[Bloque de texto]
%%
Según los informes, Hiromichi Mizuno, ex miembro de la junta directiva del fabricante estadounidense de automóviles eléctricos Tesla, negó públicamente el informe del Financial Times, diciendo que definitivamente no estaba involucrado en ningún grupo japonés que intentara persuadir a Tesla para que invirtiera en Nissan, y dudaba de que Tesla estuviera interesado en la fábrica de Nissan como sugería el informe.

Actualmente, Nissan está buscando nuevos socios. A principios de este mes, Nissan entró en un período de ajuste estratégico debido al colapso de su plan de cooperación con Honda. Al mismo tiempo, se informa que políticos y empresarios japoneses propusieron que Tesla invirtiera en Nissan y utilizara los recursos de la fábrica de Nissan en Estados Unidos. Los informes sugieren que Tesla podría estar interesada en adquirir las fábricas de Nissan en Estados Unidos. Afectada por los rumores sobre una posible inversión en Tesla, el precio de las acciones de Nissan subió un 9,5% el 21 de febrero.

Aunque el director ejecutivo de Tesla, Elon Musk, no lo negó directamente, insinuó las diferencias estratégicas entre las dos partes a través de las redes sociales. Musk dijo que las fábricas de Tesla son productos en sí mismas, y enfatizó que la línea de producción de su taxi autónomo Cybercab es distinta de otras fábricas de la industria automotriz.
%%
[Datos proporcionados]
%%
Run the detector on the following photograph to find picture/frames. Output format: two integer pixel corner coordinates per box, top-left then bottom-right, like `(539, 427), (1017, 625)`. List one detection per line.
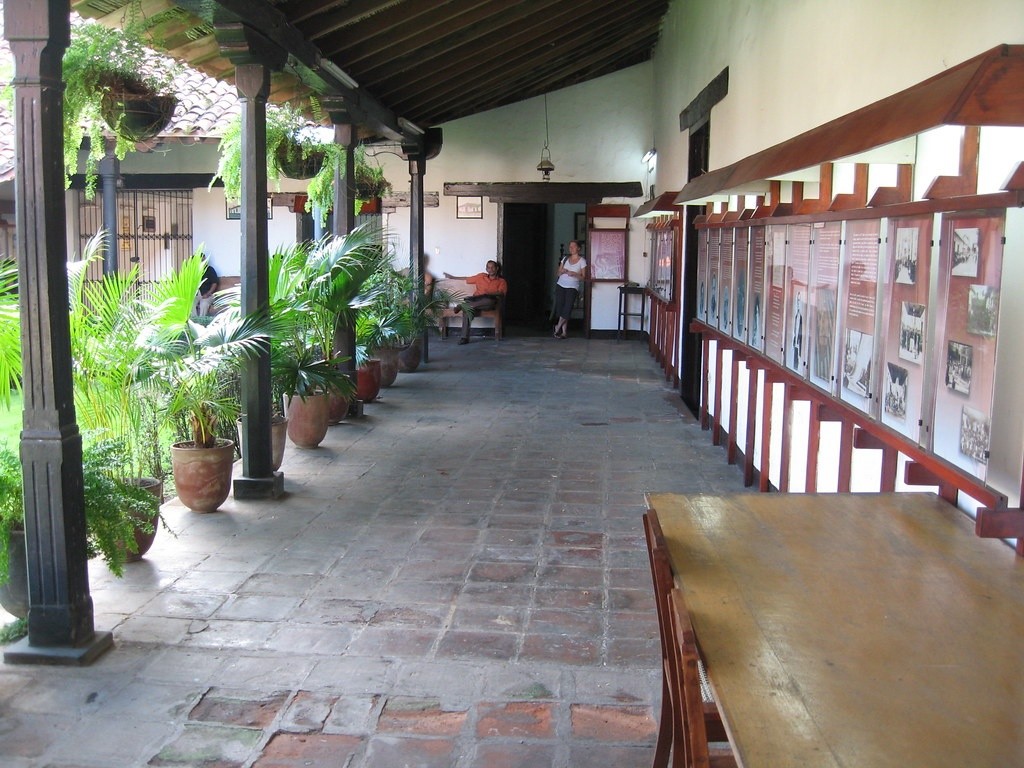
(226, 197), (272, 220)
(456, 196), (483, 220)
(574, 212), (586, 242)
%%
[Tareas]
• a. Según el texto sobre Nissan y Tesla, ¿cuánto subió el precio de las acciones de Nissan el 21 de febrero?
• b. Explica en una a tres oraciones por qué Nissan entró en un período de ajuste estratégico a principios de este mes, según el texto sobre Nissan y Tesla.

[Respuestas]
• a. Subió un 9,5%.

• b. Nissan entró en un período de ajuste estratégico por el colapso de su plan de cooperación con Honda. Por eso ahora busca nuevos socios.